In one of my favorite film (Tamil) which deals with the greatness of a 5th Century spiritual master (Bodhi Dharma), there is a wonderful dialogue - Film - Aezhaam Arivu (which means "7th sense")
" We started losing our science when we started ignoring our history and heritage"
***********************************************************************************
In 1943, "Step" function was used to have the early neural network just to enable "fire" or "don't fire" in other word - "give output or keep quiet based on the computation made" (no details covered in this post please). You can appreciate this is the most simplistic way of looking at things but the data scientists those days were sincere to mimick their limited understanding of human brain which they observed that only few of the neurons of the brain were activated at any point of time.
Understandably this milestone made their initial neural network to continue the data processing in neural networks - or what is referred as "forward propagation". However, it lacked the ability to support the reverse calculation of the neural network automatically which is critical to optimize the output. Can you believe the AI experts used to manually work on derivatives (calculus) to handle the back propagation since that was not enabled by "step" function ? It was cumbersome but there were no choice for them.
During 1970 - 80, a breakthrough was achieved by using sigmoid function in the basic neural networks (also referred as shallow networks which did not have many layers) which helped optimization when the concept of gradient descent (a method to do the reverse calculation / backward propagation automatically) was developed.
However, since - as we know - sigmoid function returns a value 0 to 1, there were challenges of "vanishing gradients" during the backward propagation process so the whole idea of optimization was stuck up.
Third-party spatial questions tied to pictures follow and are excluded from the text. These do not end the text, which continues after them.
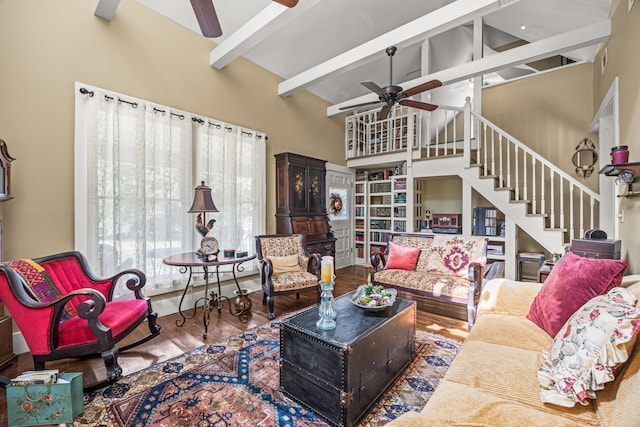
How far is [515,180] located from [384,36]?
3197 mm

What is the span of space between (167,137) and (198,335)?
2204mm

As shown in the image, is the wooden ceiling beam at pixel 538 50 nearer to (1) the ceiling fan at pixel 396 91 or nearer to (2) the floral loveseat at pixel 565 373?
(1) the ceiling fan at pixel 396 91

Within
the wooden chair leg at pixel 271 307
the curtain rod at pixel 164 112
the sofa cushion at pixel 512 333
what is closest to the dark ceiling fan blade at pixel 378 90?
the curtain rod at pixel 164 112

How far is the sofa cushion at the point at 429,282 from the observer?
293 cm

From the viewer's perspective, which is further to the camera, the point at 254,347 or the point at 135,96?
the point at 135,96

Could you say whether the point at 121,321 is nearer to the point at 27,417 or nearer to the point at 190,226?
the point at 27,417

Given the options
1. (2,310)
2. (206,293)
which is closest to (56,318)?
(2,310)

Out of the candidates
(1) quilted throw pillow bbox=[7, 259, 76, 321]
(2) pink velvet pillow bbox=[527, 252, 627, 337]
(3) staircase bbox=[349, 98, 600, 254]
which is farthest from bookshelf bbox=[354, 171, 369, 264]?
(1) quilted throw pillow bbox=[7, 259, 76, 321]

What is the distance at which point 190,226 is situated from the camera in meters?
3.49

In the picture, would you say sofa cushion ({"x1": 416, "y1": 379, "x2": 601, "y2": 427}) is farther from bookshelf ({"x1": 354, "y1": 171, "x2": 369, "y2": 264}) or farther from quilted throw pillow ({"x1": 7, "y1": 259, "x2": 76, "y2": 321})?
bookshelf ({"x1": 354, "y1": 171, "x2": 369, "y2": 264})

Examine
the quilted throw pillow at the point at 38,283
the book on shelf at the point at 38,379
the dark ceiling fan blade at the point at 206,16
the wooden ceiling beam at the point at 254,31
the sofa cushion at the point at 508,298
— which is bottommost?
the book on shelf at the point at 38,379

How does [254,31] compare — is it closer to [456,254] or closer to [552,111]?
[456,254]

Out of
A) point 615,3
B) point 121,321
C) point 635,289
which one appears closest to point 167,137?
point 121,321

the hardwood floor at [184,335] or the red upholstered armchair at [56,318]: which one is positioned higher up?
the red upholstered armchair at [56,318]
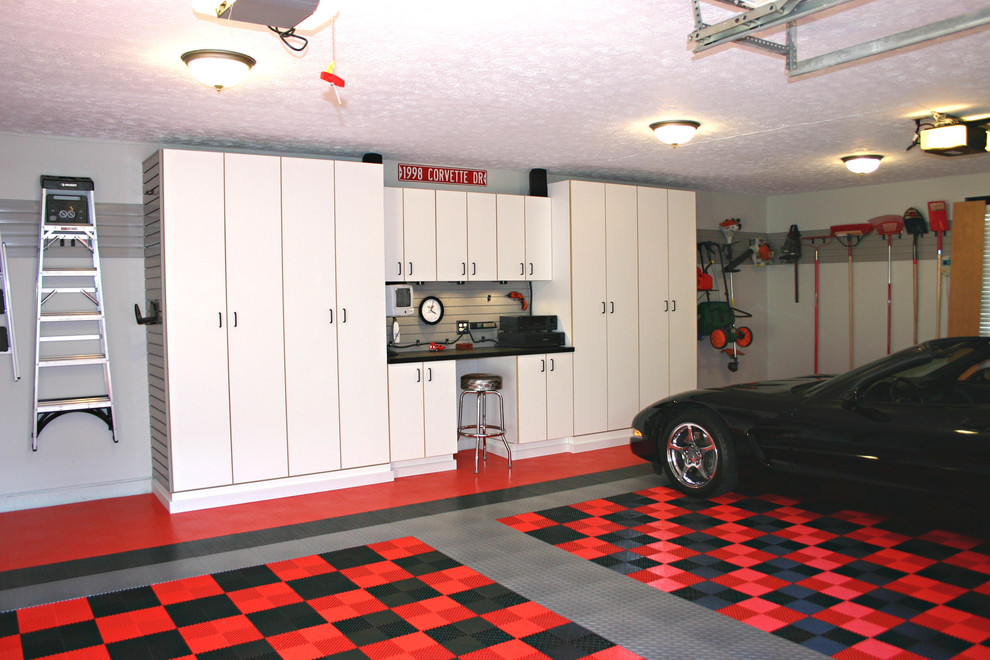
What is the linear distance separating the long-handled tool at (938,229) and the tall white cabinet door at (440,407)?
5236mm

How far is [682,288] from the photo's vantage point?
726 cm

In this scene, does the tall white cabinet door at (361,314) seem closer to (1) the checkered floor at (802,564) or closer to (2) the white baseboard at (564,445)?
(2) the white baseboard at (564,445)

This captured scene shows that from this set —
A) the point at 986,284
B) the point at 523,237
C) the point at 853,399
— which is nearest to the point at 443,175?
the point at 523,237

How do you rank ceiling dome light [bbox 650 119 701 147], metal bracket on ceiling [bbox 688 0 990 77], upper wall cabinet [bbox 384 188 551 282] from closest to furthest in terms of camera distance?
1. metal bracket on ceiling [bbox 688 0 990 77]
2. ceiling dome light [bbox 650 119 701 147]
3. upper wall cabinet [bbox 384 188 551 282]

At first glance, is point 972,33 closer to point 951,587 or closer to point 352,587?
point 951,587

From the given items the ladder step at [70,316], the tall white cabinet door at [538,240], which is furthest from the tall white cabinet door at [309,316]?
the tall white cabinet door at [538,240]

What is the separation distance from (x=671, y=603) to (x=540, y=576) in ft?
2.16

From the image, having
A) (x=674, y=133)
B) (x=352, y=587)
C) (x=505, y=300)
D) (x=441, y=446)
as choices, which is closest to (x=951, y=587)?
(x=352, y=587)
In the year 1980, a much better activation called tanh function started getting used which gives an output in the range -1 to 1 which helped to avoid the earlier challenge substantially. However still when there are situations of large values of inputs or very small values of inputs, optimization still suffered.
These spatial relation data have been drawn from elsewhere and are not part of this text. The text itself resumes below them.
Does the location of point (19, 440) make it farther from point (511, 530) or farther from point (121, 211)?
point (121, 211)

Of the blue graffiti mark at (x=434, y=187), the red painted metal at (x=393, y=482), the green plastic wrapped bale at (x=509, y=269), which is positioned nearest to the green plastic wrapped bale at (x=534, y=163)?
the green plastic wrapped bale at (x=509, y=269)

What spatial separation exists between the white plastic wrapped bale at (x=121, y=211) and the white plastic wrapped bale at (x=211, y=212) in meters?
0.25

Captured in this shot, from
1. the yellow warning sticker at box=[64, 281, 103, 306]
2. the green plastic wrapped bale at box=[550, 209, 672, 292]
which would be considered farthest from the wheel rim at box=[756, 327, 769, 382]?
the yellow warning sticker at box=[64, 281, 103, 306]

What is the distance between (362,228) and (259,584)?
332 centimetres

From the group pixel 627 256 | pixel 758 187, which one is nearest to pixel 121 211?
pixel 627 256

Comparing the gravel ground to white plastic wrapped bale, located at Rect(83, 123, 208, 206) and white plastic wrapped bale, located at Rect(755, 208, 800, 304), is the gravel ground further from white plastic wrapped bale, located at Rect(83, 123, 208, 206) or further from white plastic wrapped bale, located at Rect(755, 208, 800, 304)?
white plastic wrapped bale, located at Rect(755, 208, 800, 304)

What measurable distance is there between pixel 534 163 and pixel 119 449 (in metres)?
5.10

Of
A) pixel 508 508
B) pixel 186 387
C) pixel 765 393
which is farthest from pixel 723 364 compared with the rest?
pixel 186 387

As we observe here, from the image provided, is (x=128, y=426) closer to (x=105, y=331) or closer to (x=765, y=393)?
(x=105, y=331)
After quite a while which also marked the advent of "deep learning era" (supported by deep neural networks (allowing multiple hidden layers and large language models), during 2010, RELU activation function (Proud to say one of the co-founder was Vinod Nair - though he lives in Canada) . This activation is very simple (output either maximum of the input value or zero which ever is higher) and the computational cost was minimal. It has almost taken out the woes of optimization and was a huge shot in the arm of deep learning. Even today, though there are many other sophisticated activation functions available, when in doubt or unsure, developing community goes for ReLU for hidden layer activation as a safe bet. Is it the best one available today ? It still has issue with returning values zeros some times.
During 2011-15, a very smart variation of RELU (returns either input value or .001 of input value) named as "Leaky Relu" was introduced to adjust against the issues faced by zero value of the computed value since now it wont return zero any more but a tiny value instead and keep the backward propagation going with non zero values !
In parallel, we had softmax function introduced in deep neural network based on the need to return a probablistic output for a chosen set of values. We should be clear that this was more out of need than any logical progression in the history described so far.
After 2015, we have Swish, Mish , GELU and so on which has made smoother activation possible for ultra deep networks ..and this is not an exhaustive list of activation functions.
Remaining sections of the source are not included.